Problem requirements: Rewrite the records from their start through the line containing "0.68 meters", changing "closed drawer" to "shut drawer" and keeping everything else the same. Omit the pictures from your answer.

Image-linked spatial questions:
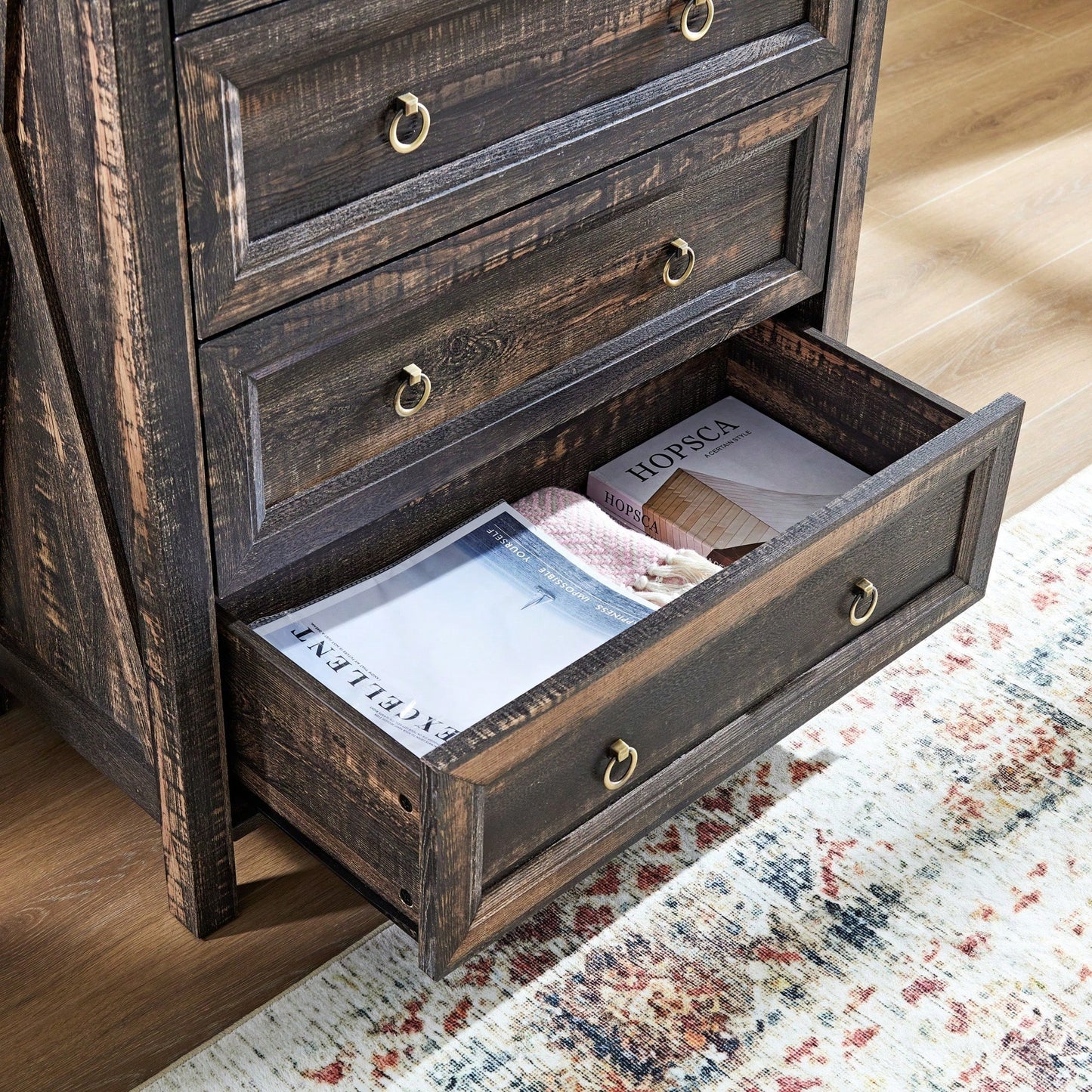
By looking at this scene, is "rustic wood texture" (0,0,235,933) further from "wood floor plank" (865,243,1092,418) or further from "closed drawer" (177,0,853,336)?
"wood floor plank" (865,243,1092,418)

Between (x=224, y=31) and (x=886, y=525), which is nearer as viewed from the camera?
(x=224, y=31)

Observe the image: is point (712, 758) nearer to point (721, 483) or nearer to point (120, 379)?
point (721, 483)

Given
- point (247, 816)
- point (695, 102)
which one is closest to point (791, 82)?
point (695, 102)

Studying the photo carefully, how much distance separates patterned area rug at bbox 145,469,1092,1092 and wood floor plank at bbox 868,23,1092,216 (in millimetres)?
1039

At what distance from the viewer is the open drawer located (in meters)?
1.06

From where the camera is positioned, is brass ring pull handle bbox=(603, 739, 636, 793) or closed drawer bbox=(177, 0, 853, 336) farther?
brass ring pull handle bbox=(603, 739, 636, 793)

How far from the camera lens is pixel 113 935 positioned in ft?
4.26

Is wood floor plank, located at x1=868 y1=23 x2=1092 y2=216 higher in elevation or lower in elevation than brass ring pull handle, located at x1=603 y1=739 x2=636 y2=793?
lower

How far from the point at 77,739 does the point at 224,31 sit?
0.68 meters

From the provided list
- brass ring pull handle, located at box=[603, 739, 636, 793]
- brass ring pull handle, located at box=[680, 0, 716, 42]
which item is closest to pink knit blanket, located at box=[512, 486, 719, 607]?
brass ring pull handle, located at box=[603, 739, 636, 793]

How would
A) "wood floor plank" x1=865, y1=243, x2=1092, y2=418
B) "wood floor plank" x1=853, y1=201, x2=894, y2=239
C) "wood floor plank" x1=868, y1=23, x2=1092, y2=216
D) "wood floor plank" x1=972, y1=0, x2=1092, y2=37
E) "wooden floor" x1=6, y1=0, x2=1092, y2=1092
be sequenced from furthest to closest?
1. "wood floor plank" x1=972, y1=0, x2=1092, y2=37
2. "wood floor plank" x1=868, y1=23, x2=1092, y2=216
3. "wood floor plank" x1=853, y1=201, x2=894, y2=239
4. "wood floor plank" x1=865, y1=243, x2=1092, y2=418
5. "wooden floor" x1=6, y1=0, x2=1092, y2=1092

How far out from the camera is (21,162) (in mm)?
1000

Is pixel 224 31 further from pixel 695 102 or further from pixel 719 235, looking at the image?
pixel 719 235

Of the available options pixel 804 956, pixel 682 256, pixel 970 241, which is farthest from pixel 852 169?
pixel 970 241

Final result:
By looking at this scene, is "rustic wood texture" (0,0,235,933) further from "wood floor plank" (865,243,1092,418) or further from "shut drawer" (177,0,853,336)?
"wood floor plank" (865,243,1092,418)

Between (x=224, y=31) and (x=886, y=525), which is nearer as viewed from the camera?
(x=224, y=31)

Observe the image: is point (712, 758) nearer to point (721, 483) or nearer to point (120, 379)?
point (721, 483)

Given
- point (247, 816)
- point (695, 102)
which one is closest to point (791, 82)?
point (695, 102)

Studying the photo carefully, how much distance separates patterned area rug at bbox 145,469,1092,1092 and wood floor plank at bbox 868,23,1092,216 (in millimetres)?
1039

At what distance from the viewer is the open drawer located (in meters)?
1.06

From where the camera is positioned, is brass ring pull handle bbox=(603, 739, 636, 793) or shut drawer bbox=(177, 0, 853, 336) farther?
brass ring pull handle bbox=(603, 739, 636, 793)

How far from the camera lens is pixel 113 935 positioned in ft?
4.26

Is wood floor plank, located at x1=868 y1=23 x2=1092 y2=216 higher in elevation or lower in elevation than brass ring pull handle, located at x1=603 y1=739 x2=636 y2=793?
lower

How far from the point at 77,739 does the point at 224,31 sit?
0.68 meters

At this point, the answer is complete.